C’est la question à laquelle a voulu répondre le média américain The Wall Street Journal, qui rappelle qu’entre 6 et 7.000 Tunisiens ont rejoint les rangs de l’EI, et que 15.000 autres ont été interdits de voyage à l’étranger par les autorités tunisiennes qui craignent de les voir faire le même chemin.
«Pourquoi avons-nous des personnes éduquées et avec du travail qui vont rejoindre l’EI?», s’interroge Moncef Marzouki, président de la Tunisie de 2011 à 2014 dans un entretien accordé au Wall Street Journal. «Ce n’est pas toute la solution de s’attaquer aux problèmes socio-économiques. Il faut creuser plus profond pour comprendre que ces gens ont un rêve; mais nous ne le faisons pas. Notre rêve est le Printemps arabe (…) Mais les jeunes ont besoin d’un rêve concret, et le seul disponible maintenant c’est le califat», dit-il.

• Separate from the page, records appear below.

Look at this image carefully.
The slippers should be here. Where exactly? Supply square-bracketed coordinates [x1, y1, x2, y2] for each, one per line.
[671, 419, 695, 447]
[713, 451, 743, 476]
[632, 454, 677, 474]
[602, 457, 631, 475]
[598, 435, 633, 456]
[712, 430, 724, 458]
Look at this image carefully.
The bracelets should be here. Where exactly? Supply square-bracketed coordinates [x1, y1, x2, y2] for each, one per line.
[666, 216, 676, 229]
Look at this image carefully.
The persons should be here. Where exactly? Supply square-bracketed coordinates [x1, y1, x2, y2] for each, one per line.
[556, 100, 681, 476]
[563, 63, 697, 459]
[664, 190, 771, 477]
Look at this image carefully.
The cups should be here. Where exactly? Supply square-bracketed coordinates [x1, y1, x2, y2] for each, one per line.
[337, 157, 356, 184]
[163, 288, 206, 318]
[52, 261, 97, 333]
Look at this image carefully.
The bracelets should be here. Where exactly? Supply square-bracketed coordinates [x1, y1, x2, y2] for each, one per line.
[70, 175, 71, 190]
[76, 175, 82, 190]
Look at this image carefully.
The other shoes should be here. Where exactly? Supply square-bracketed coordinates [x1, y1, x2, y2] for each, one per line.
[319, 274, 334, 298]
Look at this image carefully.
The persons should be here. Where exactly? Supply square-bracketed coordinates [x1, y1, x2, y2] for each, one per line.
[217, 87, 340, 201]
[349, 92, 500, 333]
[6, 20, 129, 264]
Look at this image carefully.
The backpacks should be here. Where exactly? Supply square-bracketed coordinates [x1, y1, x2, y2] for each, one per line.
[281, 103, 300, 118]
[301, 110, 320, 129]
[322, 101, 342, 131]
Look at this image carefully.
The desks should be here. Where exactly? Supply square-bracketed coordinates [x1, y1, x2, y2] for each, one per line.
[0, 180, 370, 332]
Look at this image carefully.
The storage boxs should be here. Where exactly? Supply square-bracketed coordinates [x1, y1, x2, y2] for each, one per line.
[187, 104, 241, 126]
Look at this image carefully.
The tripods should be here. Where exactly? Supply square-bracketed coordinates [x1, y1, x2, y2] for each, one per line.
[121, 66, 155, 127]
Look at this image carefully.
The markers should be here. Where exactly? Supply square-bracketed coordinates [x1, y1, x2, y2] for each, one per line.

Mais pour de nombreux Tunisiens, il existe une explication affirme le Wall Street Journal. D’abord, la position ambiguë du pouvoir vis-à-vis des milieux islamistes dans le pays. Après la révolution de 2011, une amnistie avait notamment ordonné la libération de djihadistes et le retour de d’autres d’exil.
L’autre grande explication, même si Moncef Marzouki la balaye d’un revers de main, est le chômage de masse qui touche la population et particulièrement les jeunes qui se sentent excluent de la société et ne se voient aucun avenir. Avec la révolution, beaucoup de jeunes Tunisiens «pensaient qu’un monde meilleur était enfin possible dans leur pays. Aujourd’hui, leur désillusion est totale. Pour l’immense majorité d’entre eux, rien n’a changé», expliquait il y a quelques mois la politologue tunisienne Olfa Lamloum. «Ils sont toujours au chômage, sans couverture sociale, exclus de la scène politique officielle, confrontés à la corruption de l’administration et souvent victimes de la violence policière», ajoute t-elle.
À Kasserine, berceau de la révolution, et dans d’autres villes rurales du centre du pays, des manifestations contre l’incurie de l’Etat sont très régulièrement organisées.